== WORK INSTRUCTION A ==
According to the camera forum discussion, about how many frames per second can the Canon Rebel T2i shoot?
== WORK INSTRUCTION B ==
Transcribe the camera forum discussion word for word from "I shot 650 photos" up to and including "the professionals' cameras.".

== TEXT FOR ANALYSIS ==
BEGIN

You could get a motor-drive in the 1970's. The moved film at a blistering 2 or 3 frames a second! My CanonRebel T2i can do approx. 3.7 frames a second! It's a great feature. Between Image Stabilization, a good grip and burst mode, you can get a nice sharp shot at night, without a tripod, even with a relatively slow lens.

For 2.5 hours, 350 shots is a lot! I can't imagine more than 5,500 a day! She must be shooting JPEGs. Even then, she has fast memory cards and more capacity than I have ever carried with me!
 
Meh. It's her camera, she can do what she wants with it short of disturbing the event itself.

I shot 650 photos at my last wedding, but about 50 of those were panorama shots. 300 of those were culled because I didn't need that many or missed AF because my 5D MKII has one somewhat reliable AF point. My previous one was 450 dropped to 350. Both of those included a lot of candid photos that I otherwise probably wouldn't have taken if they weren't weddings for friends.

5,500 is excessive, but since the OP didn't buy the camera, he can't really dictate what she does with it.
 
Meh. It's her camera, she can do what she wants with it short of disturbing the event itself. ..5,500 is excessive, but since the OP didn't buy the camera, he can't really dictate what she does with it.

I think his point was that she may have been under the impression that she is a good photographer simply because her camera can shoot in continuous mode.

It makes a neat sound, like the professionals' cameras.

END

== EXTRACTED MATERIAL ==

BEGIN

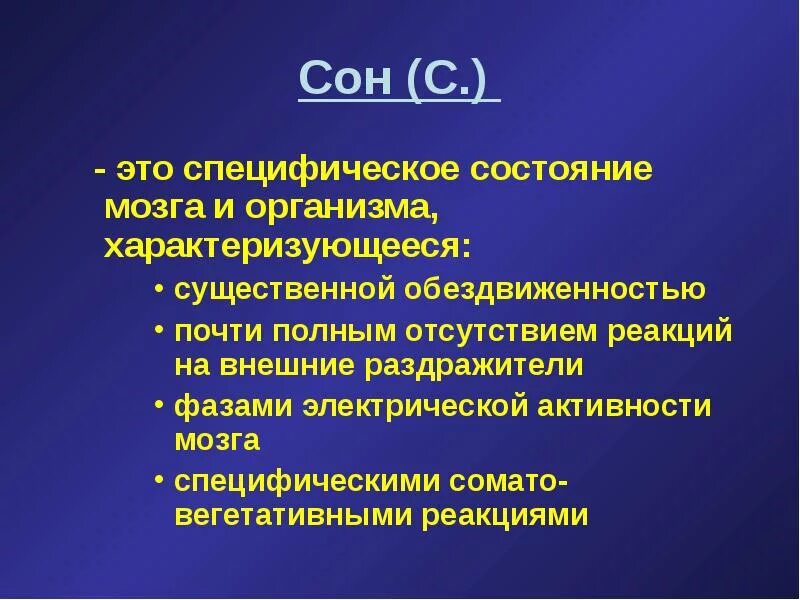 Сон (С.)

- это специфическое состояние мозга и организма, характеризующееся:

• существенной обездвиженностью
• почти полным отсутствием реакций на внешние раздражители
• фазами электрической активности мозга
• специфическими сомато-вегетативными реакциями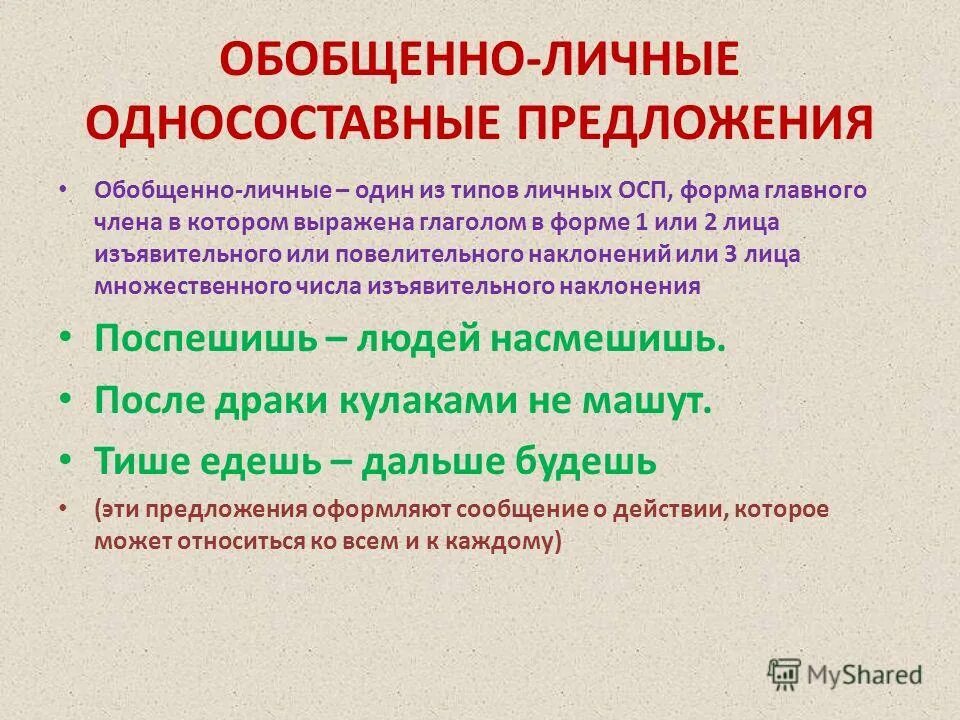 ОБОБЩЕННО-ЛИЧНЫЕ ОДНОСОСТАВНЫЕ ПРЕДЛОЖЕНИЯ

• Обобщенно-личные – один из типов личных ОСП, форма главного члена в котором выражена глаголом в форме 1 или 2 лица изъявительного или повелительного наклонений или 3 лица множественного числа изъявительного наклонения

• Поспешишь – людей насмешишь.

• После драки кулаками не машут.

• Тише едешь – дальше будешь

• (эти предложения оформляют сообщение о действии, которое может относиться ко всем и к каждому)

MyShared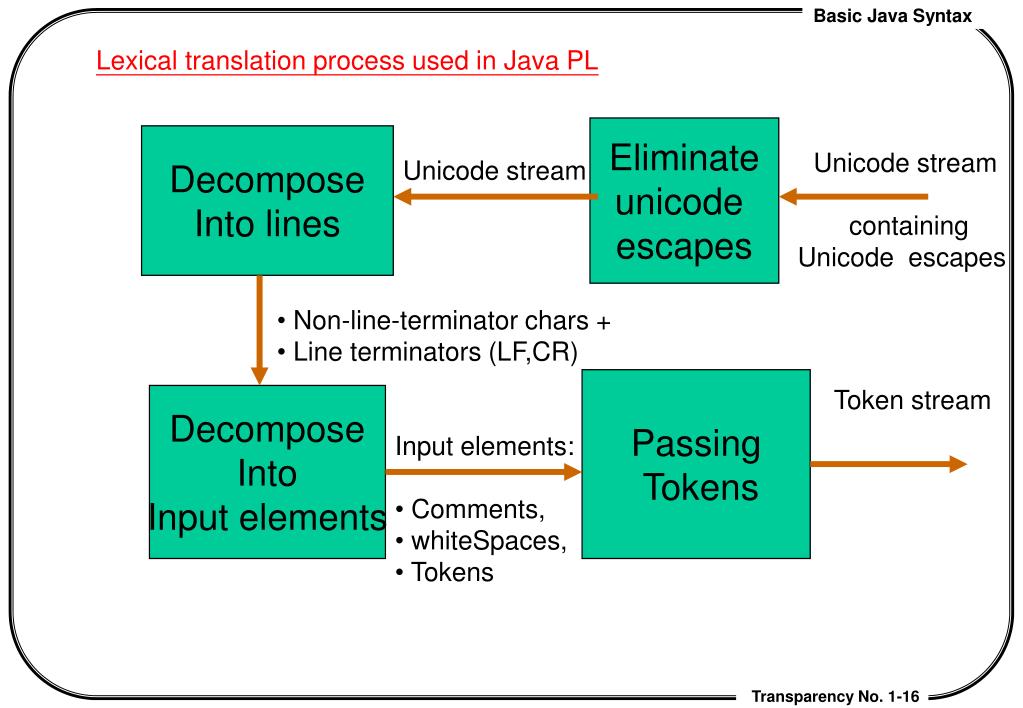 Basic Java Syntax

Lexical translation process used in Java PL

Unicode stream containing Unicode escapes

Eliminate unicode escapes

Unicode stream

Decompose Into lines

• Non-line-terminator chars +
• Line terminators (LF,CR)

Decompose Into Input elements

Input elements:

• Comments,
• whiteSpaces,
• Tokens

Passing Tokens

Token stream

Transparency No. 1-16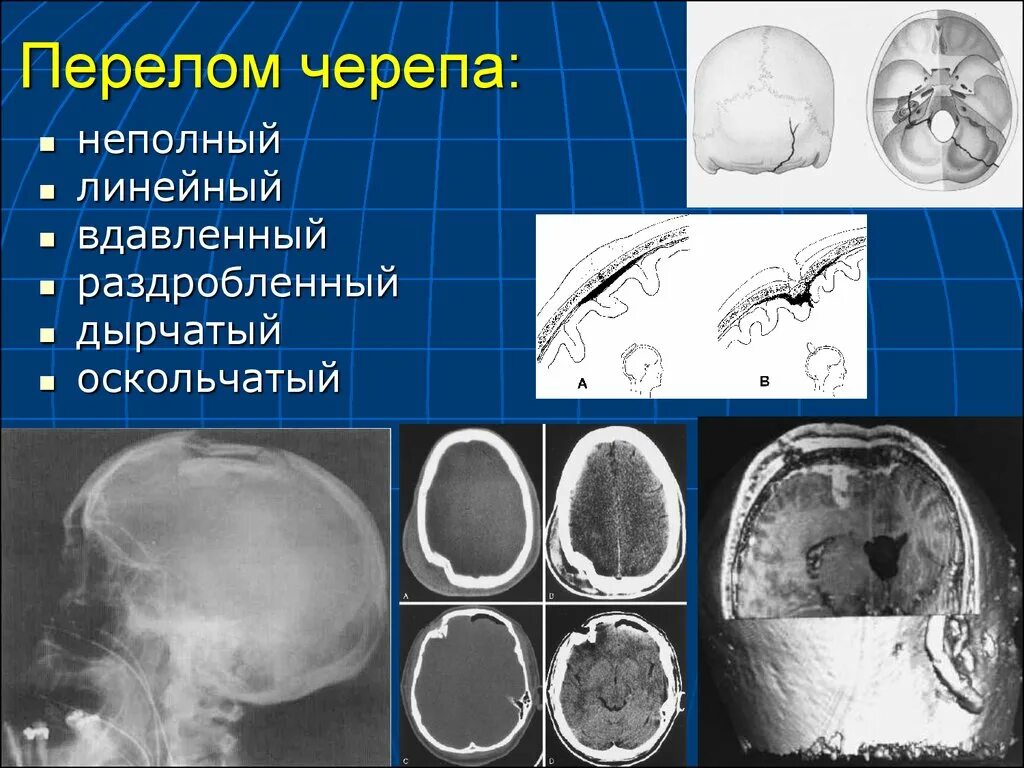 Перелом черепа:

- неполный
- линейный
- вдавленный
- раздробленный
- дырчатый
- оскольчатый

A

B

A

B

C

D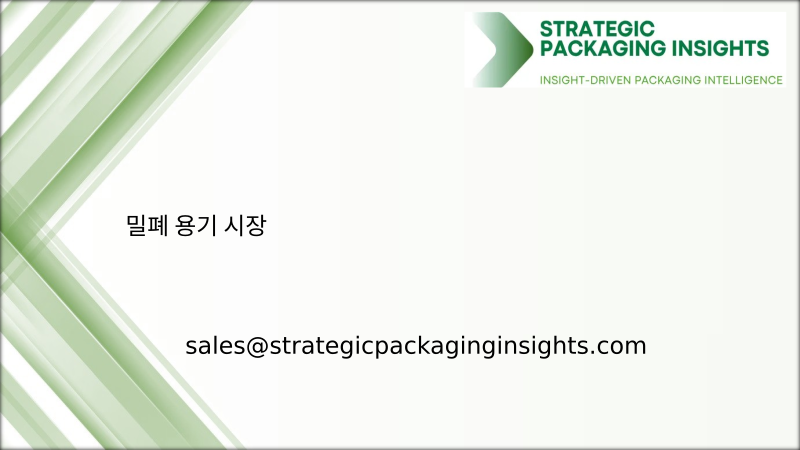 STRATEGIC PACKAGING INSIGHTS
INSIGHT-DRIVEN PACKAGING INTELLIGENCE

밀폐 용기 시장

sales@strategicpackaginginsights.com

END

== WRITTEN REPLY A ==
Approximately 3.7 frames a second.

== WRITTEN REPLY B ==
I shot 650 photos at my last wedding, but about 50 of those were panorama shots. 300 of those were culled because I didn't need that many or missed AF because my 5D MKII has one somewhat reliable AF point. My previous one was 450 dropped to 350. Both of those included a lot of candid photos that I otherwise probably wouldn't have taken if they weren't weddings for friends.

5,500 is excessive, but since the OP didn't buy the camera, he can't really dictate what she does with it.
 
Meh. It's her camera, she can do what she wants with it short of disturbing the event itself. ..5,500 is excessive, but since the OP didn't buy the camera, he can't really dictate what she does with it.

I think his point was that she may have been under the impression that she is a good photographer simply because her camera can shoot in continuous mode.

It makes a neat sound, like the professionals' cameras.